A process for the production of active recombinant bovine somatotropin from inclusion corpuscles of a recombinant host cell comprising the steps of:

(b) solubilization of inclusion corpuscles in non-denaturing solution of Tris buffer at alkaline pH;

the process being carried out without the use of chaotropic denaturing agents.

A process according to claim 1, characterized in that the transformed cells are disrupted using a high pressure homogenizer in a 0.05 to 0.2 M Tris disruption buffer, pH 5.0 to 7, 5 and 0.01 M EDTA.

A process according to claim 2, characterized in that the tear-off buffer is present at a concentration of 1 to 10 g / ml.

A process according to any one of claims 1 to 3, characterized in that 3 to 4 successive washes of the debris are performed with reverse osmosis water, followed by 3 to 4 centrifugations at 6000 rpm, from 20 to 40 minutes for removal of soluble proteins in water and separation of the inclusion corpuscles.

A process according to claim 1, characterized in that the inclusion bodies are solubilized in 0.01 Tris buffer at 1.0 M, pH 9.0 to 13.0.

A process according to claim 5, characterized in that the inclusion bodies are solubilized in 0.1 to 0.5 M Tris buffer pH 11.0 to 12.5 with stirring at room temperature for at least two hours .

A process according to any one of claims 1, 5 or 6, characterized in that 0.1 to 0.5 M Tris buffer, pH 11.0 to 12.5, has a final concentration of 5 to 50 mg / ml .

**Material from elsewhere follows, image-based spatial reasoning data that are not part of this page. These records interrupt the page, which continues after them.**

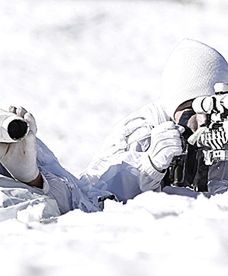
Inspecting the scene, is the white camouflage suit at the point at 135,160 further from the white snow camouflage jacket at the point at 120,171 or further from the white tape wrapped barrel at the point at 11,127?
the white tape wrapped barrel at the point at 11,127

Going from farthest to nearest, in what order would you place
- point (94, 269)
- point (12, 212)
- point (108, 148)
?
point (108, 148)
point (12, 212)
point (94, 269)

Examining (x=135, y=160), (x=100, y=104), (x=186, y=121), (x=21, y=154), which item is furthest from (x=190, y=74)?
(x=100, y=104)

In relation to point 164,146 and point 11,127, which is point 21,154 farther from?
point 164,146

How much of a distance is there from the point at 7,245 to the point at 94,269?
318 mm

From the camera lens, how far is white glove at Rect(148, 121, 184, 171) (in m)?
2.34

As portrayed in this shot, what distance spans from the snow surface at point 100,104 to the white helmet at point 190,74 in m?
0.76

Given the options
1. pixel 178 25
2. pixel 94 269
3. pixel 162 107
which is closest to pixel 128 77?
pixel 178 25

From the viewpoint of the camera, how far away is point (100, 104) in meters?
5.73

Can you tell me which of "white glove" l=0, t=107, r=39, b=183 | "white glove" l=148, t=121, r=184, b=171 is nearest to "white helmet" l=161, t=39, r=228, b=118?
"white glove" l=148, t=121, r=184, b=171

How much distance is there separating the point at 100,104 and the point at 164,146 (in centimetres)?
341

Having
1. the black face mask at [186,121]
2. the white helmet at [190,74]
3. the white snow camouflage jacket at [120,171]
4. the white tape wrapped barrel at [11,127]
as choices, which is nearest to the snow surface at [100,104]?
the white tape wrapped barrel at [11,127]

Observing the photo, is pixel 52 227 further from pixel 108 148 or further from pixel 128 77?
pixel 128 77

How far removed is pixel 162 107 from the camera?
8.74ft

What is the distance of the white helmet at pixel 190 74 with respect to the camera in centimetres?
263
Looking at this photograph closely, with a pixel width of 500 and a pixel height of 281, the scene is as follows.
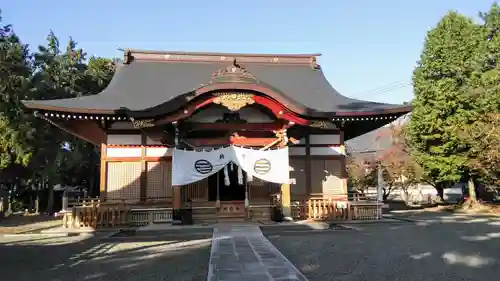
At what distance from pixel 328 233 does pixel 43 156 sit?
59.2 ft

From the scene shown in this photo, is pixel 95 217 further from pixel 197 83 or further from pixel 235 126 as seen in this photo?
pixel 197 83

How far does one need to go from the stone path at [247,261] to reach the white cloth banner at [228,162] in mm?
3045

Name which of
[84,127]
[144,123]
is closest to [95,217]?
[144,123]

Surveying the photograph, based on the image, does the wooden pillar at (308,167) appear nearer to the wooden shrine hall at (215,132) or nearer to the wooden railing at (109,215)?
the wooden shrine hall at (215,132)

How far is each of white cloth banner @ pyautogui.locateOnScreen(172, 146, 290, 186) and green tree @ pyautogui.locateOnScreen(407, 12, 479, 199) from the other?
1401 centimetres

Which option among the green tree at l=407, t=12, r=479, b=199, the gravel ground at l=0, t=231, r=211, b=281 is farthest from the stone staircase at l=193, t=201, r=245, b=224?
the green tree at l=407, t=12, r=479, b=199

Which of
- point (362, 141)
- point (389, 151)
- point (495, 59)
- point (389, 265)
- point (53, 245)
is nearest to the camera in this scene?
point (389, 265)

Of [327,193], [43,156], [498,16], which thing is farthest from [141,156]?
[498,16]

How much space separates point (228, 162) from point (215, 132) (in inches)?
74.0

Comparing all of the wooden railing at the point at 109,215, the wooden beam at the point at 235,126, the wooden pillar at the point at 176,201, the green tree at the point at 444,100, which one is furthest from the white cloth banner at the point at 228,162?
the green tree at the point at 444,100

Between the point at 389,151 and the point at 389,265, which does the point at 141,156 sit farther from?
the point at 389,151

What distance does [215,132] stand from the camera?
13.4 m

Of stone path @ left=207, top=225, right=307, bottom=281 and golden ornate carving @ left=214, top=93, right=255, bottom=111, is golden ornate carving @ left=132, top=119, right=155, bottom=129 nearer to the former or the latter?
golden ornate carving @ left=214, top=93, right=255, bottom=111

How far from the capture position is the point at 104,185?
13.1 metres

A process according to any one of claims 1 to 7, characterized in that after the solubilization the active recombinant bovine somatotropin is centrifuged one last time at 6000 rpm for one hour to remove the undesirable insoluble solids.

A process according to claim 1, characterized in that it eliminates additional steps of renaturation for recovery of protein function.

10. ACTIVE RECOMBINATE BOVINE SOMATOTROPIN, characterized in that it is produced according to the process defined in claims 1 to 9.